**Supplied passage**
As things stand, they could end up meeting Galway again in the Leinster semi-final but will have to get past the round-robin runners-up first, and that’s not a given going on the evidence we’ve seen from Laois so far this year.

5. TJ Ryan (Limerick)

Source: Ryan Byrne/INPHO

After running Kilkenny desperately close in the 2014 All-Ireland senior hurling semi-final, Limerick boss TJ Ryan was rewarded with a fresh three-year deal.

But if the Shannonsiders don’t enjoy a profitable championship campaign, former playing star Ryan may not reach the end of that agreement.

Ryan is a passionate man and that’s to be commended but his emotions boiled over after the League quarter-final victory over Dublin, when he rounded on his team’s detractors.

The Garryspillane man will need a cool head in the heat of battle against Tipp or Cork on 19 June but a win there could provide the springboard for a successful season.

6. Ger Cunningham (Dublin)

Source: Ken Sutton/INPHO

Cunningham made some big calls at the back end of last year, deeming former squad members Simon Lambert and Alan Nolan surplus to requirements.

Cunningham’s clearly not afraid to ruffle feathers and despite a heavy opening day League defeat at the hands of Tipperary, Dublin enjoyed a decent League campaign and reached the knockout stages.

That was job done for the spring as far as Cunningham was concerned and he won’t have been unduly worried by losing to Limerick in the quarter-finals.

As a Cork player, goalkeeping legend Cunningham was judged on championship summers and Dublin’s opener against Wexford is a critical game, with the winners given the dubious reward of facing Kilkenny in the semi-finals.

– An earlier version of this article stated that it is Liam Dunne’s fourth season as Wexford manager; it is his fifth.

**Stated problem 1**
Summarize the hurling managers article in two sentences.
**Stated problem 2**
In the hurling managers article, which team beat Dublin in the League quarter-finals?
Use only the hurling managers article above.

**Dataset**
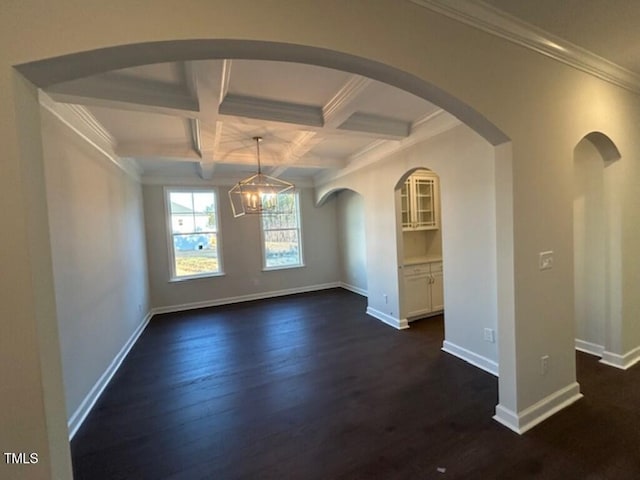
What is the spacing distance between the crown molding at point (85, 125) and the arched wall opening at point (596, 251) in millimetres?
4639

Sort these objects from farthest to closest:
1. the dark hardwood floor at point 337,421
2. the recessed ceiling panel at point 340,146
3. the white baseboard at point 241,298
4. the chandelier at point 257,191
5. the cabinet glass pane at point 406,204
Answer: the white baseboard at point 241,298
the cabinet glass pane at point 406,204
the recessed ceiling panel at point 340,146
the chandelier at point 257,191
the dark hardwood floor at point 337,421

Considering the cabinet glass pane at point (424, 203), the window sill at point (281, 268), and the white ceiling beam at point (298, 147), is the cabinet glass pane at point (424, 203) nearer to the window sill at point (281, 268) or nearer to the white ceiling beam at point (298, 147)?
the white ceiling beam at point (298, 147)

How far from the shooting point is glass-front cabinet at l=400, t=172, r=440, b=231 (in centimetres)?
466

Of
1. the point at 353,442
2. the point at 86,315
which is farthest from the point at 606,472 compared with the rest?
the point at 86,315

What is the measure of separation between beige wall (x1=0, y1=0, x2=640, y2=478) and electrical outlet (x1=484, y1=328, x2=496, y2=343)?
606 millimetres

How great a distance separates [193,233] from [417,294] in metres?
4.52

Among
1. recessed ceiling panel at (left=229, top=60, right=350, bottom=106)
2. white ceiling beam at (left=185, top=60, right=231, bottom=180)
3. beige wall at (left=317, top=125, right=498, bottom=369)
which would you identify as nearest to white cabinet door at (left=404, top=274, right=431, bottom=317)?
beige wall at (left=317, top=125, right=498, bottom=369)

* * *

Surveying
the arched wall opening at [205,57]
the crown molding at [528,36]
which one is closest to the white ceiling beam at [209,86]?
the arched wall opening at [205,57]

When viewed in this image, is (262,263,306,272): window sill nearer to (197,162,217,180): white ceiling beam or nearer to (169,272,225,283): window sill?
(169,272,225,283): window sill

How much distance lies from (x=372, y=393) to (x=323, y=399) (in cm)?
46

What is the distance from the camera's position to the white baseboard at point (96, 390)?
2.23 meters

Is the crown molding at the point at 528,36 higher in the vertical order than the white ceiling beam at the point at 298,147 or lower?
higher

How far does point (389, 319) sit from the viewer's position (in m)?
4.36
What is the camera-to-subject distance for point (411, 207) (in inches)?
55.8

**Response 1**
Limerick boss TJ Ryan got a new three-year deal after his side ran Kilkenny close in the 2014 All-Ireland semi-final, but he may not see it out unless the championship goes well. Dublin's Ger Cunningham dropped Simon Lambert and Alan Nolan and took Dublin to the League knockout stages, and now faces a critical opener against Wexford, whose winners meet Kilkenny in the semi-finals.

**Response 2**
Limerick